Helen woke at noon the next day feeling indescribably happy, she could not tell why till the sight of Mrs. Lindsay's sweet face recalled to her mind all her misery of the night before and the relief and happiness with which it had ended.
"How little I deserve it!" thought she humbly and gratefully, "and how can I ever repay Malcolm for his goodness?"
Their dull little parlour looked very different now that it was enlivened by the presence of the two newcomers; and Helen could scarcely believe it to be the same room in which, but yesterday, she had passed hours of such agonising suspense.
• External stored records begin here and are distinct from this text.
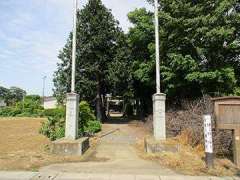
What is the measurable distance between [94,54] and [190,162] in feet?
70.3

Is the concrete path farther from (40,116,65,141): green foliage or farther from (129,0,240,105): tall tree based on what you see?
(129,0,240,105): tall tree

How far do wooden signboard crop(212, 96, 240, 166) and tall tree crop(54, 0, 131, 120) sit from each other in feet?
62.0

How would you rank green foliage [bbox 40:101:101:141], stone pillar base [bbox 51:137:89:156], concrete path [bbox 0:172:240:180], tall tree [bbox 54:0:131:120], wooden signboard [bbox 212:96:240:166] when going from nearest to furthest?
1. concrete path [bbox 0:172:240:180]
2. wooden signboard [bbox 212:96:240:166]
3. stone pillar base [bbox 51:137:89:156]
4. green foliage [bbox 40:101:101:141]
5. tall tree [bbox 54:0:131:120]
So thoroughly penitent and softened did she feel that she offered no opposition to anything proposed, and it was therefore arranged that as soon as Helen was well enough to travel they should all return home together to relieve poor Aunt Fanny's anxiety.
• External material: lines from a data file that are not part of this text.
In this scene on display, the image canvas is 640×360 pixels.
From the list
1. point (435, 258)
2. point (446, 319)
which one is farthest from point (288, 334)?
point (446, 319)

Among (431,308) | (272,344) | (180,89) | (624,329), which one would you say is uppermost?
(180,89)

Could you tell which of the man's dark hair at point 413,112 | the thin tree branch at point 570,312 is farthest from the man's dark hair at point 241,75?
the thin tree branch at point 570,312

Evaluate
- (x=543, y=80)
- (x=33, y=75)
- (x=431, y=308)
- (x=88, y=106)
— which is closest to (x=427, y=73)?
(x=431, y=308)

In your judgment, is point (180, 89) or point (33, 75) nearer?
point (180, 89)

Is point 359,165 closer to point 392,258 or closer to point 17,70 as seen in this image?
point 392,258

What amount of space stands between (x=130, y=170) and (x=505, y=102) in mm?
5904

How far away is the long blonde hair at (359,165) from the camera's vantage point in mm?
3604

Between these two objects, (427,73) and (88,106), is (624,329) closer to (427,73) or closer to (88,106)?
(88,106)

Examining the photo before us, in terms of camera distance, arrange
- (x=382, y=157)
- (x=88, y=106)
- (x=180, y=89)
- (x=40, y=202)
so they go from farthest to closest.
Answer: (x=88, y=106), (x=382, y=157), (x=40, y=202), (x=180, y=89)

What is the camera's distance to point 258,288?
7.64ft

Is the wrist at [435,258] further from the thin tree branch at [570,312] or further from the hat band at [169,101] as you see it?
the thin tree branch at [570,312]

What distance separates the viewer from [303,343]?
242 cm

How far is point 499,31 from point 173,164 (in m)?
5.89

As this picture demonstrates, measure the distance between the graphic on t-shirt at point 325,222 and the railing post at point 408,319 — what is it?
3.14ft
"I wonder," said Helen, with a little sigh, a few days afterwards, when they were packing up their painting materials, "I wonder if I shall ever finish my sketch of the Black Lake."
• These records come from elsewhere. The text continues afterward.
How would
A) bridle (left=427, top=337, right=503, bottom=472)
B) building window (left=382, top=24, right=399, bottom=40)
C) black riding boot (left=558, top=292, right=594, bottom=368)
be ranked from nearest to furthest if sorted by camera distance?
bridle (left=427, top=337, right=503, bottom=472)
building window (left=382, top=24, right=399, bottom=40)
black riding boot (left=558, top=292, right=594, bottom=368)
"I don't like to make rash promises," said Malcolm, "but if somebody I know is very good perhaps next summer she may see the Black Lake again, provided she will neither catch cold nor tumble off her pony."
Edith laughed and Helen blushed.
"But there's one thing still," said Edith, "which I don't understand. Why, Malcolm, did you always shut your door as the clock struck thirteen?"
"Very simply explained," replied he. "The first night I was here I was sitting up reading till midnight and thought I heard it strike thirteen. I thought it very odd, and for a night or two I listened till it began to strike and then opened my door to make sure I was not mistaken. And one night I went out with my candle to examine the clock, trying to make out the cause of it, and to see if I could put it right. No man, they say, can resist meddling with a clock even though he is no mechanical genius."
"All the same," said Edith triumphantly, "notwithstanding your examinations, you and no one else can tell the reason why that clock does strike thirteen."